Around 80 faculty members from several universities announced their solidarity with a suspended teaching assistant, who is currently under investigations, and demanded an end to “arbitrary procedures” against teaching staff.
The teaching assistant from the Faculty of Engineering at Cairo University (FECU), Sherif Hany, received a notice last Wednesday informing him of his three-month suspension pending investigation. The statement of solidarity said: “The point behind the investigation is to humiliate faculty members and assistants for stances they took in the past.”
Hany’s first investigation hearing was on Monday; however, his request for its postponement to 6 March was granted. He is due to appear before a disciplinary committee on Wednesday, which will decide whether he will be receiving his salary.

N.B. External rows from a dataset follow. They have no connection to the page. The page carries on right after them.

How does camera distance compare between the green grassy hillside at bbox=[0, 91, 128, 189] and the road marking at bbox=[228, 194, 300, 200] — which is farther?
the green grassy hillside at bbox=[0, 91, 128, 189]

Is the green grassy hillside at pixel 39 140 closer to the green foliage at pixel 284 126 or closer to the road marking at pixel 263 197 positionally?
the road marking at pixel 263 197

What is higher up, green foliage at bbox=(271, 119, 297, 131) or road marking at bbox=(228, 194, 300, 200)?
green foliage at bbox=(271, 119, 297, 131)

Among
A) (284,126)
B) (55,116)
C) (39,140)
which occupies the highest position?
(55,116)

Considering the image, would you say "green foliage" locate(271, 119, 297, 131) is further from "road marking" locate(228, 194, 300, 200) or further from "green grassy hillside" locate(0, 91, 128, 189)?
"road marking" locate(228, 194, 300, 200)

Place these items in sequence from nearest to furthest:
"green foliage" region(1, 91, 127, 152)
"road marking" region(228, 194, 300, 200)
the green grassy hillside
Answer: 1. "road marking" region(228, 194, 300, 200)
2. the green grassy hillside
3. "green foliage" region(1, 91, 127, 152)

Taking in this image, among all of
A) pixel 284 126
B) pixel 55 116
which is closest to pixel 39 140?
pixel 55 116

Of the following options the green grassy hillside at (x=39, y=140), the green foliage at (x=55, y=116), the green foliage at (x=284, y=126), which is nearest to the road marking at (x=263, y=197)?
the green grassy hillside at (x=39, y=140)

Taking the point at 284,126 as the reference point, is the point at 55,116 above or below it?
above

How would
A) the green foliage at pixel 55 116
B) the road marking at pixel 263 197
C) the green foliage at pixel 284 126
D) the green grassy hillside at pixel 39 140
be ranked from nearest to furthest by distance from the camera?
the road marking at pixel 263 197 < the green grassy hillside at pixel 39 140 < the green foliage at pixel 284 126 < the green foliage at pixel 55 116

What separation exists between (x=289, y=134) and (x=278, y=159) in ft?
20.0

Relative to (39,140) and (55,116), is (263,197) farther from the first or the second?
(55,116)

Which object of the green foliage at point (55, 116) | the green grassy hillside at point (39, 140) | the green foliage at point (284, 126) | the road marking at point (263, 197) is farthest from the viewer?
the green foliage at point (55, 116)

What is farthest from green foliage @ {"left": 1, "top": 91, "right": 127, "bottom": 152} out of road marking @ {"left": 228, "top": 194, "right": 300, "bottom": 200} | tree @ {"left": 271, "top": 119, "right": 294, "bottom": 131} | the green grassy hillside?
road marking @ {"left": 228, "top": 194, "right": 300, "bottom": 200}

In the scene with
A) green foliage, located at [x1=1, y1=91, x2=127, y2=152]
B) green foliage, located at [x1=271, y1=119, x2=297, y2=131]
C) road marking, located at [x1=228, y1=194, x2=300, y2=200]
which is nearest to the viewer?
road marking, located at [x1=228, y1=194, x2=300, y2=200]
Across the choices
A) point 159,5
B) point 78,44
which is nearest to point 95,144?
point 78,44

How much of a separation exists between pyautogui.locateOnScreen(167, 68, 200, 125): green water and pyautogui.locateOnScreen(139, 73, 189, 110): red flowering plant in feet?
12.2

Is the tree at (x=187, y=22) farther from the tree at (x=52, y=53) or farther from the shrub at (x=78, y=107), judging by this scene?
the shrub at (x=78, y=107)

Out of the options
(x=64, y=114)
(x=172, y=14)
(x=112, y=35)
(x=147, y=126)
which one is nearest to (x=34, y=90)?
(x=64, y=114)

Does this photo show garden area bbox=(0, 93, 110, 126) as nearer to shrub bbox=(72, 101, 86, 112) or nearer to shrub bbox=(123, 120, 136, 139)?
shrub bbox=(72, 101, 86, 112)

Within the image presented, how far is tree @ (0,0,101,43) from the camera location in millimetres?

Hany added that he is currently carrying out procedures for presenting an appeal to the disciplinary committee for the decision to suspend and investigate him.
“Out of our full rejection to what happened to our colleague Hany, we assert our full rejection of any arbitrary decision against any member of the faculty or teaching assistants. We demand that the university administration withdraws its suspension decision,” the signatories said.

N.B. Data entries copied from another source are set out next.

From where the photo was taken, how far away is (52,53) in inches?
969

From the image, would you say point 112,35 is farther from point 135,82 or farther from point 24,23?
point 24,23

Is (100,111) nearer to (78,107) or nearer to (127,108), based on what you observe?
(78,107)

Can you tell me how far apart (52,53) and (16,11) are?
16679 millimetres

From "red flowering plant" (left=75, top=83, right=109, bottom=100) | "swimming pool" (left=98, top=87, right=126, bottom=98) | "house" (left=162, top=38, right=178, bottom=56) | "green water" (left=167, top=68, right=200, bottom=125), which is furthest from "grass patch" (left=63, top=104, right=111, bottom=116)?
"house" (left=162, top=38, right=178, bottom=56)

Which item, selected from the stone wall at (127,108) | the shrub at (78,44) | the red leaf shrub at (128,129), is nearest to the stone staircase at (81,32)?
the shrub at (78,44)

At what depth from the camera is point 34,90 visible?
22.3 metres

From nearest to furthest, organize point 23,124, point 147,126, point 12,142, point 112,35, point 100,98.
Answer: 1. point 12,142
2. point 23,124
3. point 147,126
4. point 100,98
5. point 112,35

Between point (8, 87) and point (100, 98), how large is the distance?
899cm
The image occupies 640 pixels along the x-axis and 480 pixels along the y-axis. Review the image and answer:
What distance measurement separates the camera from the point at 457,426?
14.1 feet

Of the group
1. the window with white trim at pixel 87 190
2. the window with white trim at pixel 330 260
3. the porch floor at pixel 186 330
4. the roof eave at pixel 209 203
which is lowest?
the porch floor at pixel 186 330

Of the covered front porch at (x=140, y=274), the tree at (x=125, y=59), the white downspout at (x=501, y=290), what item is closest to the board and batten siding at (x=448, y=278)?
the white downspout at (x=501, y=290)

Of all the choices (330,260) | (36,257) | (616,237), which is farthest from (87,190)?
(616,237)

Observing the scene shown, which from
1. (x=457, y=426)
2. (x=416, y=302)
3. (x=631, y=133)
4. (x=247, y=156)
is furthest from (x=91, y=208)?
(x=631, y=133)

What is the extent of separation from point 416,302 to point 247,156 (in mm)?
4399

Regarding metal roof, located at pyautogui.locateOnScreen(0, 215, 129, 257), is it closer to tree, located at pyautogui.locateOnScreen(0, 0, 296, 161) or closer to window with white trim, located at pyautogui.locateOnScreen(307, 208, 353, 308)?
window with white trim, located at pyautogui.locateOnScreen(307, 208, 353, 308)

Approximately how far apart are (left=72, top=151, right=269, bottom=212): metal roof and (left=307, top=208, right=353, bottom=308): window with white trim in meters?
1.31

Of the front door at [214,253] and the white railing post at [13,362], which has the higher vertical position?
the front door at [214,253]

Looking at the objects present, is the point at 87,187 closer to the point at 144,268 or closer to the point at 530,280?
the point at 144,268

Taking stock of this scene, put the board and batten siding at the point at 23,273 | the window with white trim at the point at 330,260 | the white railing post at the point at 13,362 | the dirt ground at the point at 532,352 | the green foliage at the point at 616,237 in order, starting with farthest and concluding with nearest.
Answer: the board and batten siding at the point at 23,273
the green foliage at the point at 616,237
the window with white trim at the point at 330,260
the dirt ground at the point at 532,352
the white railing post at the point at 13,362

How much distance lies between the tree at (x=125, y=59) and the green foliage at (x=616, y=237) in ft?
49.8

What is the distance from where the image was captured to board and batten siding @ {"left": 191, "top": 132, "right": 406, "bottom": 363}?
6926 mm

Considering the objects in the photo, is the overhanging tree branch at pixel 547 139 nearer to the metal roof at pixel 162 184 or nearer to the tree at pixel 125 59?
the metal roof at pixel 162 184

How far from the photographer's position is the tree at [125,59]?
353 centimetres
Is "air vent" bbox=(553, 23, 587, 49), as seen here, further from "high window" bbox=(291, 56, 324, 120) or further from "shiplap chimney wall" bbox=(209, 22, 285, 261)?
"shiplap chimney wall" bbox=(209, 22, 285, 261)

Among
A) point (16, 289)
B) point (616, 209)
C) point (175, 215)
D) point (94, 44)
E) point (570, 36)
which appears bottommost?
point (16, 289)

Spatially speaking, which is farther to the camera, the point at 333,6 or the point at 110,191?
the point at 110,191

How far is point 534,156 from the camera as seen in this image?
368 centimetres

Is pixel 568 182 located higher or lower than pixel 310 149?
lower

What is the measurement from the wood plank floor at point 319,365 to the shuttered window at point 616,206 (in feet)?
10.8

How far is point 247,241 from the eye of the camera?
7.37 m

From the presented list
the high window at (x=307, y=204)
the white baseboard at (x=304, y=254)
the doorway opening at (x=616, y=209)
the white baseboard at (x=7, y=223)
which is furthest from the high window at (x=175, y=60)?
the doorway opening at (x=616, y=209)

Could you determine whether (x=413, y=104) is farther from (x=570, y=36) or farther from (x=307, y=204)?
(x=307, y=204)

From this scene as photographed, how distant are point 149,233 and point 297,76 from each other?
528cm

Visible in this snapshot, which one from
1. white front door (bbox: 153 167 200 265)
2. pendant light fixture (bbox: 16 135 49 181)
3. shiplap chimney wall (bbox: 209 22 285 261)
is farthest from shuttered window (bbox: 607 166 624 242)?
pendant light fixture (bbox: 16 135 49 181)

The notice Hany received is dated 16 February and is signed by Cairo University Chairman Gaber Nassar. Hany is accused in the notice of leading a student protest held in December, inciting the students to break into the Faculty of Engineering and cheering with “aggressive and unacceptable chants” against the university chairman.
On 7 December, students gathered at Cairo University’s Faculty of Engineering with the intention of holding a sit-in inside, Hany said. The students were protesting the killing of Mohamed Reda, a freshman who died on campus due to fatal birdshot injuries.

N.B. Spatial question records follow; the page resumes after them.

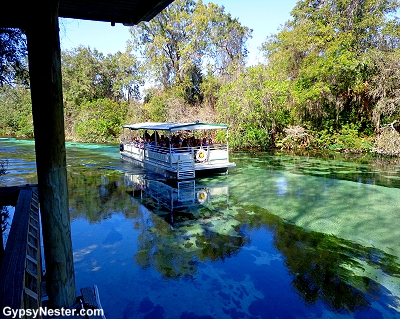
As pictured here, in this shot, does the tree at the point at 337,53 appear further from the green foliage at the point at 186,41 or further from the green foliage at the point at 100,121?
the green foliage at the point at 100,121

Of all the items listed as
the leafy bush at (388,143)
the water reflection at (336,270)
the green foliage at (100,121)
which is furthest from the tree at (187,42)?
the water reflection at (336,270)

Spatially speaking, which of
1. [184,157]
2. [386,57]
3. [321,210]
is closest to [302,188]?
[321,210]

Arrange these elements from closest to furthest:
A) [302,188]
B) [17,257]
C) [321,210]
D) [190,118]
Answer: [17,257] < [321,210] < [302,188] < [190,118]

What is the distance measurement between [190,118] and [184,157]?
47.1 ft

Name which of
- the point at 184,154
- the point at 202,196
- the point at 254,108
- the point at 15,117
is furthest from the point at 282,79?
the point at 15,117

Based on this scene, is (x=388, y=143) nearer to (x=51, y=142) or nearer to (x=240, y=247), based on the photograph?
(x=240, y=247)

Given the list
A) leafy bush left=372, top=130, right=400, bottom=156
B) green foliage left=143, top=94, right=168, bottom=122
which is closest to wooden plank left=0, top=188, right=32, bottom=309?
leafy bush left=372, top=130, right=400, bottom=156

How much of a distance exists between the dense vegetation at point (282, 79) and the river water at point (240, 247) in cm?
966

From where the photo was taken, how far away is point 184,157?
1279cm

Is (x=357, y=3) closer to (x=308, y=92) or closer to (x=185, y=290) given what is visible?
(x=308, y=92)

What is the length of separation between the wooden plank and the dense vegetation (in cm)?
1486

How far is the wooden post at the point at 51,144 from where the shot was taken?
6.77 feet

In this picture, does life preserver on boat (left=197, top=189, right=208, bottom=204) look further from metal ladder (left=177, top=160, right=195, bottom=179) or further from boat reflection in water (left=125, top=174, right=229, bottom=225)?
metal ladder (left=177, top=160, right=195, bottom=179)

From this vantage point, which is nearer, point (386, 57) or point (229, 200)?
point (229, 200)
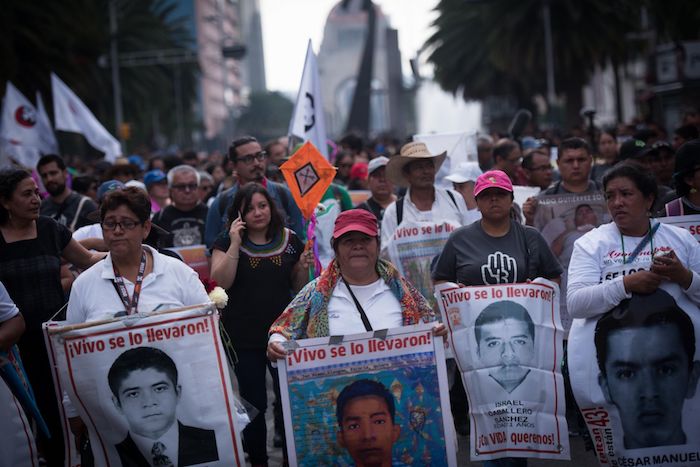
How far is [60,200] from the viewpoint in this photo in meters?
8.71

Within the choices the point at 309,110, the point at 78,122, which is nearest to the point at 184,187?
the point at 309,110

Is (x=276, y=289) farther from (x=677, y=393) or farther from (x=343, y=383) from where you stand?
(x=677, y=393)

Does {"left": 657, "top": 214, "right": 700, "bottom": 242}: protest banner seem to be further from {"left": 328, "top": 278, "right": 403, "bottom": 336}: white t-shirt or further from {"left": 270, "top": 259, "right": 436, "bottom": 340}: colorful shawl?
{"left": 328, "top": 278, "right": 403, "bottom": 336}: white t-shirt

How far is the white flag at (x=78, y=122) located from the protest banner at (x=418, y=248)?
1027 cm

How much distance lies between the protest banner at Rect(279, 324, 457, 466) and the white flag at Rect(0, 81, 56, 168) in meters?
11.6

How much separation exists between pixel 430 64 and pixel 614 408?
3804cm

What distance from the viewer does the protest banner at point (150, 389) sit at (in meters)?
4.76

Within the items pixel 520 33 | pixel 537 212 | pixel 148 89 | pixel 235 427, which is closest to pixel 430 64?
pixel 520 33

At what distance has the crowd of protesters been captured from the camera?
5012 mm

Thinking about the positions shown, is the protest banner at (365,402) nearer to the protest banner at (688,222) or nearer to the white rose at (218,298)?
the white rose at (218,298)

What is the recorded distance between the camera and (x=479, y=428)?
548 centimetres

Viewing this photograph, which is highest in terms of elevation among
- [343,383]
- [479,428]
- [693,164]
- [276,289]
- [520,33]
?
[520,33]

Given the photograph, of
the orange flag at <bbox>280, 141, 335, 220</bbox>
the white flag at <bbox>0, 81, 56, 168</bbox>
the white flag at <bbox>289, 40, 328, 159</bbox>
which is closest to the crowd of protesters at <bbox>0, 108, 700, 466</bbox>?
the orange flag at <bbox>280, 141, 335, 220</bbox>

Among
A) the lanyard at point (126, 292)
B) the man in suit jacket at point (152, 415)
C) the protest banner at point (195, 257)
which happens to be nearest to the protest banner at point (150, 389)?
the man in suit jacket at point (152, 415)
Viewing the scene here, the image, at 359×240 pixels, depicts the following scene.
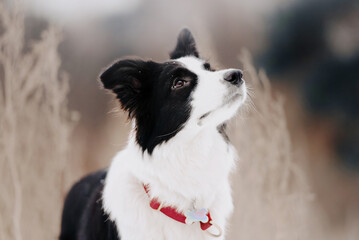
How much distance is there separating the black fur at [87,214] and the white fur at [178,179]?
10cm

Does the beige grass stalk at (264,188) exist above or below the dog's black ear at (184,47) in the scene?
below

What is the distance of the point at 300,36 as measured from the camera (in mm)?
5059

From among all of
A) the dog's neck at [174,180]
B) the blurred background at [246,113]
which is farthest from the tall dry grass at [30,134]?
the dog's neck at [174,180]

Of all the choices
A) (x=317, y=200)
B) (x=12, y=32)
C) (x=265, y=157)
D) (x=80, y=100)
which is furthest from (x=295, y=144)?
(x=12, y=32)

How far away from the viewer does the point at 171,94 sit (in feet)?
6.31

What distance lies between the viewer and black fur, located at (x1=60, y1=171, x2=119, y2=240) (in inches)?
80.3

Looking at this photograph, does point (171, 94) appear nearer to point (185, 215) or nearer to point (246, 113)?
point (185, 215)

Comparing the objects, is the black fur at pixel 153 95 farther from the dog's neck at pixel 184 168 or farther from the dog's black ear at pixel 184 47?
the dog's black ear at pixel 184 47

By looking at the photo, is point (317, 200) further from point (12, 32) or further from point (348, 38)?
point (12, 32)

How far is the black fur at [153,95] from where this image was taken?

They could not, however, go inside the faculty because its doors were locked. Fearing that clashes would erupt, Hany intervened. The statement signed in solidarity with Hany said: “Some members of the faculty and their assistants, including Hany, tried to calm down the students and prevent an escalation.”
According to Hany, University Chairman Nassar arrived and said that neither students nor professors were allowed to strike. Hany, however, interrupted him and said that striking is a legal right. Students began cheering against the chairman, who subsequently left. Eventually, they broke the locks of the doors and entered the faculty building.
The signatories asserted in their statement that “the university administration returns to our minds what used to happen before the glorious 2011 revolution from gagging voices and confiscating freedoms, especially freedom of expression”. Most of the signatories who announced solidarity with Hany are from Cairo University, but members of other universities also co-signed the statement.
The Faculty of Engineering halted classes for one week to protest the death of slain student Reda, who died after clashes erupted between security forces and Students Against the Coup on 28 November 2013.
Reda is considered a victim of “police violations in universities”, and he remained one of the driving factors behind student protests which occurred throughout the rest of the term.